Echte Freiheit: auch gegen unser eigenes Wohl entscheiden

Und echte Freiheit würde beinhalten, gerade nicht immer nur das Vernünftige, Gesunde oder Wohltuende zu tun – also uns im Urlaub "optimal" zu erholen, sondern uns auch gegen unser eigenes Wohl entscheiden zu können. Natürlich wäre es gesünder, im Urlaub keine E-Mails zu lesen. Und natürlich wäre eine solche Abstinenz auch letztlich produktiver – womit der eigentliche Zweck der App klar benannt wäre: Es geht um ökonomische Nutzbarmachung und Effizienzsteigerung. Das "Well-Being", das die App-Hersteller als oberstes Ziel ausgeben, ist dafür bloß das zeitgemäße Instrument.

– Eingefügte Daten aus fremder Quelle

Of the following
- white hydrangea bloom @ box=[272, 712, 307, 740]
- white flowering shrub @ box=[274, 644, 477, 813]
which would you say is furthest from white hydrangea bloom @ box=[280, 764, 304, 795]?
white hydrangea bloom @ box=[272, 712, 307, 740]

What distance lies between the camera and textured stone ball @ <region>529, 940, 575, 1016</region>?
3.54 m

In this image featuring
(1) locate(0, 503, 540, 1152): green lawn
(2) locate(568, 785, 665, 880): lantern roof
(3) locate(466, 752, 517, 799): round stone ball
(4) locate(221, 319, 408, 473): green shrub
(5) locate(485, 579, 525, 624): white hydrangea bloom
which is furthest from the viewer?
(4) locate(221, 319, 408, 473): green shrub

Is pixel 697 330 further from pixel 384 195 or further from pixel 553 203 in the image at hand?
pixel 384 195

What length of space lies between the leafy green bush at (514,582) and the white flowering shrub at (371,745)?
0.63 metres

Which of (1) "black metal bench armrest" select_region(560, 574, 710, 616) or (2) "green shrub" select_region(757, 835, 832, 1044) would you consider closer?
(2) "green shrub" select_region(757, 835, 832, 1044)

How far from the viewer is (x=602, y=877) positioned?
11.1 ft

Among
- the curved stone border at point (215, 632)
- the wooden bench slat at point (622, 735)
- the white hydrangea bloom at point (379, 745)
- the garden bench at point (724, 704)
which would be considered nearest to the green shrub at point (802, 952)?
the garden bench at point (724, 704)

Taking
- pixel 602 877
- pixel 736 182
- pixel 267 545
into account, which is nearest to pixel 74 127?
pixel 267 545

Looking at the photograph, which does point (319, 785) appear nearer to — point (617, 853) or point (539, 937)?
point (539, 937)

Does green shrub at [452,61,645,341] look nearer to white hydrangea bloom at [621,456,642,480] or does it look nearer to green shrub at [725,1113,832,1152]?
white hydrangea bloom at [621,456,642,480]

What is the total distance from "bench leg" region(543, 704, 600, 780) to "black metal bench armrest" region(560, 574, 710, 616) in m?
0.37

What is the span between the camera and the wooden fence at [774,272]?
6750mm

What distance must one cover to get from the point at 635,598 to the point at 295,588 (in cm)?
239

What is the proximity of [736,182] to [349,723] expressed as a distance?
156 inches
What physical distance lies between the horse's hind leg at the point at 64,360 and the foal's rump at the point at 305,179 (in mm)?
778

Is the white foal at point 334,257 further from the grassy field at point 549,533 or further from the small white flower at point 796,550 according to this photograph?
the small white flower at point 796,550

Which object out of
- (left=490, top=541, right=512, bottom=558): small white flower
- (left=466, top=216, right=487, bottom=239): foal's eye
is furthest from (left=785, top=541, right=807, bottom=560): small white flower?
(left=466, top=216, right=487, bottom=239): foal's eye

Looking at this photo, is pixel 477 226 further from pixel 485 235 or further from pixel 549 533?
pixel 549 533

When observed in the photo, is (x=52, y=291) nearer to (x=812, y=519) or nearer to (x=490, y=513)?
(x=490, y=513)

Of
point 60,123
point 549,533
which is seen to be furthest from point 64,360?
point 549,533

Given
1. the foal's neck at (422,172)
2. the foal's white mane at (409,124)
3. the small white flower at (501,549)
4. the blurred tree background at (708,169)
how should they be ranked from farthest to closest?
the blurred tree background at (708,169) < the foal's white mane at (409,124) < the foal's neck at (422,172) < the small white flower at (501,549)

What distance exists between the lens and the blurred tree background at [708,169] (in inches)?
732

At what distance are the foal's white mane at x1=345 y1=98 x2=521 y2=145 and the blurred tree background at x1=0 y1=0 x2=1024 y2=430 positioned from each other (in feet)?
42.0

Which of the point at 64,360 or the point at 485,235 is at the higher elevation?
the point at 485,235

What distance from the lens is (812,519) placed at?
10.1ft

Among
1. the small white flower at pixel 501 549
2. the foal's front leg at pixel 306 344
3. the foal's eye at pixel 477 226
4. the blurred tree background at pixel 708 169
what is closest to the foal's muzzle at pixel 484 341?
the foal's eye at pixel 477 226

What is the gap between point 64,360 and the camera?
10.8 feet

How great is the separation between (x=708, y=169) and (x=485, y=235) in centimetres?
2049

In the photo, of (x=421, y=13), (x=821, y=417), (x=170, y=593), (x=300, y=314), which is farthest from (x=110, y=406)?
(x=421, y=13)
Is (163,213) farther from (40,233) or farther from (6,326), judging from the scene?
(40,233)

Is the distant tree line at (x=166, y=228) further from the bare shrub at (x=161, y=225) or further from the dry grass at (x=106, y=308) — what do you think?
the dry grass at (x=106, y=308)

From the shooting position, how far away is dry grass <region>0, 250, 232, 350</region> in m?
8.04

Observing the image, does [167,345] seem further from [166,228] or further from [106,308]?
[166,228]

In der "Dialektik der Aufklärung" schreiben Theodor Adorno und Max Horkheimer, wie in kapitalistischen Gesellschaften sämtliche Bereiche der Muße und des Genusses dem Zweck der "Selbsterhaltung" unterworfen werden. Die Erholung tritt in den Dienst einer umso besseren Arbeitsfähigkeit. Vor diesem Hintergrund kann die Bearbeitung von E-Mails im Urlaub schon fast als ein Akt des Widerstands verstanden werden.